Is not s->buf_ptr >= s->buf_end an overflow?
I believe an integer overflow can happen if you add or subtract a signed integer, no addition or subtraction happens in this condition.
follow-up: 11 comment:10 by , 4 years ago
This is not ticket #8350 in which case the put_bits buffer is so huge that the multiplication in "s->size_in_bits = 8 * buffer_size;" (that's the line that is removed in this patch) overflows a typical 32bit int. A pointer comparison can never overflow (but if the pointers aren't comparable, the comparison is undefined behaviour).
Regarding this bug: ac3_output_frame() in libavcodec/ac3enc.c sets the size of the put_bits buffer to 3840, even when the actually allocated packet is smaller than this. That is definitely wrong.

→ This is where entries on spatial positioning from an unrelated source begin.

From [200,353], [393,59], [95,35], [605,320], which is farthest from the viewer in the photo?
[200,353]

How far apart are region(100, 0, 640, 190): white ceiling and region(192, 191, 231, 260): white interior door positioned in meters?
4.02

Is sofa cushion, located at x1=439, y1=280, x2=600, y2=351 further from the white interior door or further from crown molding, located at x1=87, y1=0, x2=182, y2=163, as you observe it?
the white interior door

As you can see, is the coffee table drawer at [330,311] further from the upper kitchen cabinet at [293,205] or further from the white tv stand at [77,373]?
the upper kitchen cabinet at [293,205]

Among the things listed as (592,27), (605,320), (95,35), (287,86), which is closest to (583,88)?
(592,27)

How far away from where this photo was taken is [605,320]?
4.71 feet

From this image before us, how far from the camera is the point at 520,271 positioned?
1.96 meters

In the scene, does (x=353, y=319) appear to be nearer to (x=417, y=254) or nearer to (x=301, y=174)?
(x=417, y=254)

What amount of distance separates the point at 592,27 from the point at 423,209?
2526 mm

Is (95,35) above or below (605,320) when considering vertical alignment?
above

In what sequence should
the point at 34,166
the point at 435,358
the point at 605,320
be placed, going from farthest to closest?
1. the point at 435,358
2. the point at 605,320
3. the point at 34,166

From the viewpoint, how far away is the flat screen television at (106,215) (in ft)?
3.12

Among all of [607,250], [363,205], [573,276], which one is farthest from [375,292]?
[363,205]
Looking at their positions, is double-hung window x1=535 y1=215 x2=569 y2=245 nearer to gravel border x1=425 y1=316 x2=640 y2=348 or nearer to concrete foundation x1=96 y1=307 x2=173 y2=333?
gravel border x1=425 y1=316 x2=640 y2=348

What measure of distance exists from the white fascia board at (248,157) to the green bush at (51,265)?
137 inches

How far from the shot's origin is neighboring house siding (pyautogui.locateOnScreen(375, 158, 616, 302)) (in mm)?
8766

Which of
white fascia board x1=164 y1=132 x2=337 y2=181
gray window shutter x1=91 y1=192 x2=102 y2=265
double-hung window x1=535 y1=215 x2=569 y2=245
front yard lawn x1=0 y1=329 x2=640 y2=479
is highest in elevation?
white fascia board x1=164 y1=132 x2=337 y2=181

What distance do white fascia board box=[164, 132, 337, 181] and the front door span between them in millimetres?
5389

comment:11 by , 4 years ago
Replying to mkver:
This is not ticket #8350
Just to clarify, I did not mix the tickets up, I thought this ticket may be related. As I said the workaround is to have floating bitrate. What that means (and as you said above about 3840) is that something is broken about integer bitrate. Maybe an overflow. Okay? And what I meant about that check above (two of them, there are two bugs here) is that it can be an overflow check in some way. But it is nice to see you fixed them in new patch series on mailing list. Thanks.
comment:12 by , 4 years ago
| Resolution: | → fixed |
|---|---|
| Status: | open → closed |
Fixed in 968c158abde36ebb7520706a69eebe3e8eacbd81.
comment:13 by , 4 years ago
| Resolution: | fixed |
|---|---|
| Status: | closed → reopened |
The original file is still not fixed, i.e. it produces now a corrupted file (can attach?).
1024.1k still fixes it, D:)
My sample is fixed though.
P.S. The sample does play in Pot Player though. It just does not play in ffplay, et al. Maybe it is just due to how small 111_cut.flac is?
follow-up: 15 comment:14 by , 4 years ago
| Resolution: | → fixed |
|---|---|
| Status: | reopened → closed |
Seems to be an unrelated probing bug. Forcing the input format with -f ac3 fixes it.
comment:15 by , 4 years ago
Replying to mkver:
Seems to be an unrelated probing bug. Forcing the input format with -f ac3 fixes it.
Do I need to open a new bug?
If the issue is only reproducible with this particular sample, please provide it.